Things we love are taken away,
but not the memories. My guitar is
silent, save for when I hear my son
take control and show me up. I feel
nothing but pride in him, self-taught so well.
He too was born with the passion,
creating love out of music, and
music from love.

Accidents happen, the use of a hand
is taken away, and so is the joy of
pretending to be a master. But the love
is never gone. It plays on, still
callousing my fingertips with memories.
Weeping goes for nothing, yet I grieve;
But I grieve and move on. Without the
instruments of my hands, I have found
other instruments of my heart. Music
comes in many guises and forms. And
for a while yet, I can still sing. For joy.

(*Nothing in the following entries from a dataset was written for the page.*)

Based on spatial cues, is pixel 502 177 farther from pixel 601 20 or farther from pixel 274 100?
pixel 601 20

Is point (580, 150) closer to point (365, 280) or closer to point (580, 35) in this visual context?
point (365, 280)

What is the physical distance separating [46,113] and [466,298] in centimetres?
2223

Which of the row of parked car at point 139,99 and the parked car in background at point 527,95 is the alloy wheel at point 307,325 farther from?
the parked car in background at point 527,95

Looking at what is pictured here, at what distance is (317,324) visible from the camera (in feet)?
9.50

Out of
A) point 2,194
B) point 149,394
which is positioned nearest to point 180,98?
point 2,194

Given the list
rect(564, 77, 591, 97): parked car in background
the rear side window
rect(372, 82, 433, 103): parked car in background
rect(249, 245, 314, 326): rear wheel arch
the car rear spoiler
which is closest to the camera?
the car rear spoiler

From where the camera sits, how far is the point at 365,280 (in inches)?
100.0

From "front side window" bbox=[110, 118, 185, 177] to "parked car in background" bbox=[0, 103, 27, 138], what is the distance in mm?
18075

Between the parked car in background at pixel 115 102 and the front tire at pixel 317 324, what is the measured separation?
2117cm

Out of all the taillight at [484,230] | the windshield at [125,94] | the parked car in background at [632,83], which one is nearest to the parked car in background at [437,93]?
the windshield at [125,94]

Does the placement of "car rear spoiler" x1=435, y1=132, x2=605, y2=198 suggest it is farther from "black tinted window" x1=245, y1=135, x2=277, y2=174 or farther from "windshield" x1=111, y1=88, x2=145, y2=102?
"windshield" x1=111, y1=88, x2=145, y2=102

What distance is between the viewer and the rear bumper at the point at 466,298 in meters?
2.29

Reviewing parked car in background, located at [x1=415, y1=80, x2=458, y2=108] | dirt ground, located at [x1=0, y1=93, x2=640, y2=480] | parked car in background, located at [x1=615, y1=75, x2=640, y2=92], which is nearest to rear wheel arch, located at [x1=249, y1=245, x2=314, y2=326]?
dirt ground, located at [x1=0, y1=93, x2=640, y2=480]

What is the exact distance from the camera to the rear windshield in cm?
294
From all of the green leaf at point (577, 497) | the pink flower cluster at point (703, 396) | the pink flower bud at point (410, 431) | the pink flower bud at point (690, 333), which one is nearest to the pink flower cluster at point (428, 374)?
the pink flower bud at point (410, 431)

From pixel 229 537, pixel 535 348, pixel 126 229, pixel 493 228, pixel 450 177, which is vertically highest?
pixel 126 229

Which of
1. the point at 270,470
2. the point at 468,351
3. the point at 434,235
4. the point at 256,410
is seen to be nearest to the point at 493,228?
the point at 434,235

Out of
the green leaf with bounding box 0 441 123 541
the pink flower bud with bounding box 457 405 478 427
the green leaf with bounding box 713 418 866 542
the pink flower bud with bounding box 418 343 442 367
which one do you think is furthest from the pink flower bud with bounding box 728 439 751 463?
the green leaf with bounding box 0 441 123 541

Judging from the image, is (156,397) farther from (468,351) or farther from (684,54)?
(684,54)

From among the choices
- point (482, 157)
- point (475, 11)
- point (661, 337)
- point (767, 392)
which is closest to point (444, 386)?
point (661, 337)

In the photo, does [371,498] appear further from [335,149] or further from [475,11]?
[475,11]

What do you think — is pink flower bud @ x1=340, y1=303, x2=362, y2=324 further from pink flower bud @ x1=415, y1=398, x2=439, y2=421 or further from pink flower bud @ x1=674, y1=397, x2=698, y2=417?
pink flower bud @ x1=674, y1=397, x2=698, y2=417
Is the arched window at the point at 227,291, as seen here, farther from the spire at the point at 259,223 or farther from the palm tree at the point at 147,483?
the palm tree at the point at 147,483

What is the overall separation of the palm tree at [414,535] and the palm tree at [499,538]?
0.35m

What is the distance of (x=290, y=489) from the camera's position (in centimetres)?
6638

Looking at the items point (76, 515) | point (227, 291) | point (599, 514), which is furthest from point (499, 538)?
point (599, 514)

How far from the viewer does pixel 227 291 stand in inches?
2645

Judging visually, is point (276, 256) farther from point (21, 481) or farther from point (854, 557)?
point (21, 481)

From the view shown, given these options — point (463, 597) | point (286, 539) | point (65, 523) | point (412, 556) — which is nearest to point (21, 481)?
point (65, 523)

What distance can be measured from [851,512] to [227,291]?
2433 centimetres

(Sorry to be posting this so late, but Poly made me. . .)

message 48: by Ryan (new)

Ryan | 5262 comments "Loss and Gain" is simply beautiful, Paula.

Such a deep and moving piece of writing. As a devoted guitar player myself, the thoughts and sense of loss you portrayed were very sad. Topped off perfectly by an uplifting ending. You are such a talented writer.

Did I detect a lot of truth in this poem?

Very skillfully handled, well done.

message 49: by Paula Tohline (new)

Paula Tohline Calhoun (PaulaTohlineCalhoun) | 493 comments Thank you Ryan. True story. Lost about 90% of the use of my right hand in a surgical accident several years ago. Used to play guitar, piano, flute, etc. I am still learning to be left-handed, but I am about as right-hand dominant as they come! Except for one thing: I have always cut a deck of cards one-handed, and only with my left hand. . .strange talent, but useful for us one-armed bandits! LOL

With the help of a great free-ware program, MuseScore, I manage to do some composing still. Frustrates me not to be able to play it out myself, though. I have to listen to it played with that awful MIDI sound, but hey! It still works! And with the program I can print it all out (I used to hate notating anyway!), and have somebody else play it for me on a real instrument.

All is well. But I still miss my guitar and my beautiful piano. (Gave both to our eldest son, who is a very good musician. Donated my flute to a mission in South America.) It was too hard to look at them - mute symbols.

message 50: by M (last edited Nov 18, 2012 05:56PM) (new)

M | 10156 comments The Acorns of Past Seasons

He fell from the cedar beside the stone lodge,
his mouldering pages stacked in the garage
with an etched Viking sword and a moth-eaten sail,
with past seasons’ acorns and rain-spotted mail.
A shade among shadows deciphering bones,
a blonde girl’s svelt figure wanders the flagstones,
the runes carved by Norsemen long weathered away.
Let the old pencil pusher call back in fine gray
what she played with deft fingers, her décolleté gown,
the movie house boarded, the diner torn down.